The ‘additional rate’ is legislated in the National Insurance Contributions Act 2002 (c 19), s 1. NICA 2002, s 4, amends the Social Security Administration Act 1992 (c 5), s 162, with the effect that 100 per cent of this additional rate is allocated towards the cost of the NHS in England, Scotland and Wales.

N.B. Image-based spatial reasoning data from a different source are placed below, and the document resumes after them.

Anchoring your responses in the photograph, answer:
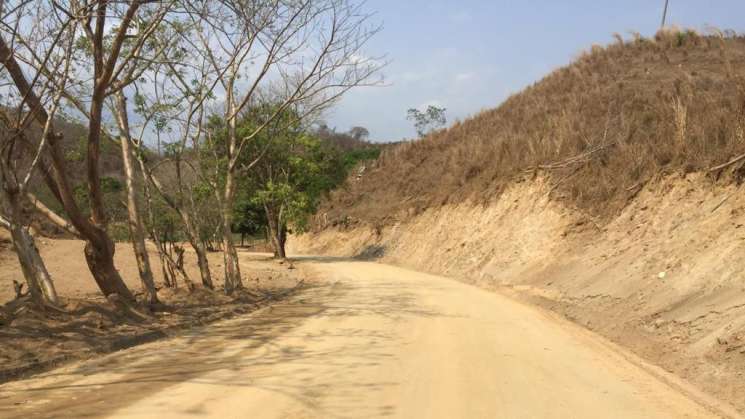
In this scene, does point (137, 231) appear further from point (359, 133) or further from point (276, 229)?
point (359, 133)

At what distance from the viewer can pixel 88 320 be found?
9.40m

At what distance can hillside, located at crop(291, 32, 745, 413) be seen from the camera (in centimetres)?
949

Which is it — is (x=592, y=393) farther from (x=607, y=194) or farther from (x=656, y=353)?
(x=607, y=194)

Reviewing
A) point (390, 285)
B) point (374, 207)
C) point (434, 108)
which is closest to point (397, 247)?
point (374, 207)

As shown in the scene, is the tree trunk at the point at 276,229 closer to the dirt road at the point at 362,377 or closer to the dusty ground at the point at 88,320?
the dusty ground at the point at 88,320

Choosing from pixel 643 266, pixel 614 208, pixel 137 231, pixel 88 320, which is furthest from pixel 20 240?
pixel 614 208

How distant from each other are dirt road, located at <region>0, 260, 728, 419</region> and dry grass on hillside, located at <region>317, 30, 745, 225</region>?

There is comparable provision for Northern Ireland in NICA 2002, s 5, with the amendment applying to the Social Security Administration (Northern Ireland) Act 1992 (c 8), s 142. In the November 1999 Pre-Budget Report, the Chancellor of the Exchequer announced that any additional revenue raised from future real increases in tobacco duties would be spent on improving health care (HM Treasury Stability and steady growth for Britain: Pre-Budget report (Cm 4479) (1999), para 5.113; HM Treasury Additional money from tobacco duty increases to go to health spending, Press Release HMT/Health, 9 November 1999). The proceeds from the 5 per cent real-terms increase in tobacco duties in Budget 2000 contributed to the additional £2 billion health funding for 2000–01 and to the increased allocations for the NHS up to 2003–04. In both Budget 2001 and Budget 2002, tobacco duty was increased in line with inflation, so there was no real-terms increase and hence no additional revenue to increase further the contribution from tobacco duty towards the funding settlements for health care. The government had committed itself to large real-terms increases in spending on the NHS and it is therefore not clear what difference in substantive, as opposed to presentational, terms was made by this linkage.

This Briefing should be cited as: David Heald and Alasdair McLeod (2002), ‘Public Expenditure’, in Constitutional Law, 2002, The Laws of Scotland: Stair Memorial Encyclopaedia, Edinburgh, Butterworths, para 499.